Flynn Vencat: Private equity has a slash-and-burn reputation. But the TXU deal is quite green—the consortium is going to scrap plans for 11 new coal plants and invest in wind power. Is the industry changing?
Rubenstein: I don't think it's fair to say that this was ever a slash-and-burn industry. In the very early years, we didn't pay as much attention to the way the public viewed us as we should have, and so we just got that reputation. Private-equity people spend most of their time building companies and improving efficiency. The fact that the TXU deal involves working with the environmentalists isn't unusual. Often private-equity people work with those constituencies that are important to a company. It's more of surprise to the media world than to the private-equity world.

Private equity is in the spotlight now. People all over the world are focused on us. We are under a microscope, and anything we do that might be seen as inappropriate or politically controversial will get enormous scrutiny. So, we're letting people know what we actually do. We're trying to be less mysterious and more transparent. We're involving environmental [and] labor groups. We're not interested in destroying companies or hurting reputations or communities. We're simply not that type of people.

Moves into countries like China and South Korea are met with fierce resistance.
Whenever private equity shows up, there are always some concerns about motives. When the companies see what we can do to help our investors and improve employment, some of that concern goes away.

Where are the best opportunities now?
It's hard to compare, say, the United States and China, because there are different types of risks and rewards. There's nothing quite as good as getting a successful buyout in a developed country because you've got the instant ability to liquefy and a very transparent rule of law, combined with a good set of private-equity professionals. Due to diversification, it's important to be in a lot of places. Clearly, however, over the next several years, emerging markets will be a more important arena for private equity because there is less competition; the assets can be bought at more attractive prices and there are more things that can be done to improve the companies being bought. The opportunities in places like China, India, Brazil and the Middle East are pretty impressive.

Are there any particularly promising sectors?
Energy, telecommunications and financial services will continue to be three growing global businesses. Another industry becoming increasingly important in the United States is health.

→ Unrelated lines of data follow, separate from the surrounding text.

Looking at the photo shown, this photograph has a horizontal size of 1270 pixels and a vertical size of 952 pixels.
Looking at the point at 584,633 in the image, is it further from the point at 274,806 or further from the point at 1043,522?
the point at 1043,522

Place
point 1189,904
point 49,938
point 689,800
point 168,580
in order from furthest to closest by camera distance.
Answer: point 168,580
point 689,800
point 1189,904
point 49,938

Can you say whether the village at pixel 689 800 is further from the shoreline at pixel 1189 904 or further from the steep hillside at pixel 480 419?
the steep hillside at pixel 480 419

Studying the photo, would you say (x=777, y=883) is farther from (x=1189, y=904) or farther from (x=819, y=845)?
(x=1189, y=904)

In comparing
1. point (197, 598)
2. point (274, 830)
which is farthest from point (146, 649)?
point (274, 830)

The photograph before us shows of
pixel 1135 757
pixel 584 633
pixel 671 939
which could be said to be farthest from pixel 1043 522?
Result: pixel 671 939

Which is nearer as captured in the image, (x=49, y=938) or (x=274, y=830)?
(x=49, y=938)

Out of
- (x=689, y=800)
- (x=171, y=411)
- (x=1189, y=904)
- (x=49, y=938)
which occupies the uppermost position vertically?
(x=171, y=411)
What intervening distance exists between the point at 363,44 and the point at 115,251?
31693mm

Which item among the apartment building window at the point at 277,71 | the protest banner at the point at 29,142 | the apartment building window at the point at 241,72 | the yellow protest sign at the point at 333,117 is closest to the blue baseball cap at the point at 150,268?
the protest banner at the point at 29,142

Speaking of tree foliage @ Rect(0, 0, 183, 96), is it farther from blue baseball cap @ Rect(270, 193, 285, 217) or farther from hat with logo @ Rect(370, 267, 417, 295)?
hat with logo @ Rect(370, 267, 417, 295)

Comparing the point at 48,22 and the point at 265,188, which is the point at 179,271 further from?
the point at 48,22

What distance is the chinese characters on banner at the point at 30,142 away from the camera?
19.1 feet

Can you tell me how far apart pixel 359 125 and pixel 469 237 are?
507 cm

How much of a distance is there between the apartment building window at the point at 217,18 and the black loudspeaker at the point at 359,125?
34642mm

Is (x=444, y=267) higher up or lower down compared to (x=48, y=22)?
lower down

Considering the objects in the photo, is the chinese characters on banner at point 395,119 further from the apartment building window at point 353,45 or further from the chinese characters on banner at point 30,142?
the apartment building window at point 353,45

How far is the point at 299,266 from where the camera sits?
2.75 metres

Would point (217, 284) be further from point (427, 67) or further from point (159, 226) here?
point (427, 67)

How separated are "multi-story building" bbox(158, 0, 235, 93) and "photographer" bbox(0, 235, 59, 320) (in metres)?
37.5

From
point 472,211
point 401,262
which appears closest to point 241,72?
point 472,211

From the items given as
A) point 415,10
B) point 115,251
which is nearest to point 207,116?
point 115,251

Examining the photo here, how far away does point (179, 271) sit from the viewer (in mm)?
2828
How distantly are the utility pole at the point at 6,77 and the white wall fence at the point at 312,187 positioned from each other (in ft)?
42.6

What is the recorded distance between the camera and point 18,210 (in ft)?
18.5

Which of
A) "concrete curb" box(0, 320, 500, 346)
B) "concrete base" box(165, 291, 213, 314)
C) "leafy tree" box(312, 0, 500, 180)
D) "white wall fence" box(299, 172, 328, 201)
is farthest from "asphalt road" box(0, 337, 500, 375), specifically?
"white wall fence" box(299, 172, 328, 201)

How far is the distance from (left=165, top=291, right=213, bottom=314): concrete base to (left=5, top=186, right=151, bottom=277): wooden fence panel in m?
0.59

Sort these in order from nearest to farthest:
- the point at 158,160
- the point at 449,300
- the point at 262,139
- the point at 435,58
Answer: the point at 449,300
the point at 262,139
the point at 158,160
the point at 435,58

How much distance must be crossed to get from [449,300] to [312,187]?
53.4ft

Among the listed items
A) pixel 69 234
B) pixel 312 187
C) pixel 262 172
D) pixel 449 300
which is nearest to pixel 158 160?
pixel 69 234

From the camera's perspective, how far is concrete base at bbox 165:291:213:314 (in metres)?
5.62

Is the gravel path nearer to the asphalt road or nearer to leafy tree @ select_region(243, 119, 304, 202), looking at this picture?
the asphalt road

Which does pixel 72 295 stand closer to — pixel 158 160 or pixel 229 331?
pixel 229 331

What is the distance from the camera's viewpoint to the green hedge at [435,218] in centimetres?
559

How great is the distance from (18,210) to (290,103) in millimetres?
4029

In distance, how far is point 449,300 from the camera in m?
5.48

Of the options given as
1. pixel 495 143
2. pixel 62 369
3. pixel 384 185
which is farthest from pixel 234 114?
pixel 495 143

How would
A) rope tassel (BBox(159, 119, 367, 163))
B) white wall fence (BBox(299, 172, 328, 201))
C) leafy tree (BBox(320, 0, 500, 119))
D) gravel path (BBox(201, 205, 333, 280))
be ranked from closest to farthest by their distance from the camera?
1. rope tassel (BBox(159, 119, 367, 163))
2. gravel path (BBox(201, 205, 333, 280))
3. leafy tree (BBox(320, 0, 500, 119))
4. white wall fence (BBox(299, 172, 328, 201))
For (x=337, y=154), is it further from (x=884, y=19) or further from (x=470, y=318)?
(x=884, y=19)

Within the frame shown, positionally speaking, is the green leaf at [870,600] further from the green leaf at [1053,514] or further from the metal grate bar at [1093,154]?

Some say there's too much money in private equity chasing too few deals.
If you add up the total market cap of the NYSE and the NASDAQ, and you compare that to all the money available for private equity, we're only 3 percent. We're just a drop in the bucket. That said, the deals are getting larger and more visible. And there is a fair amount of money in the industry. You just have to ask yourself: "Why is there so much money?" Clearly investors are not giving money to private-equity professionals because of our charm and good looks. The reason is this: if you do an analysis of the last 10 years, what you find is that the top quartile of buyout firms have yielded returns so spectacular [35 percent] that there is virtually nothing else that one could legally do with money to get a better return.

Do you have any predictions for the industry?
I believe that buyout deals will grow—that there will be a $50 billion buyout deal done within the next two years. It's not impossible that a $100 billion deal will happen in the next several years. I think private-equity firms could become public. I also think you'll see increased blurring between hedge funds and private-equity funds. Finally, you'll also see very senior business executives leave public firms to go to private-equity firms, because they realize that private-equity firms can do many things that public firms cannot.

And what's next for Carlyle?
Carlyle's goal is to build the best global private-equity firm that we can, to provide greater returns for our investors and for ourselves. Remember, we are giant investors in our own firm. We are also trying to do things in a socially responsible and ethical way. We don't want to make money at the expense of these principles. We take great pride in our ethical track record over the years, and we continue to build a firm where people are proud to work.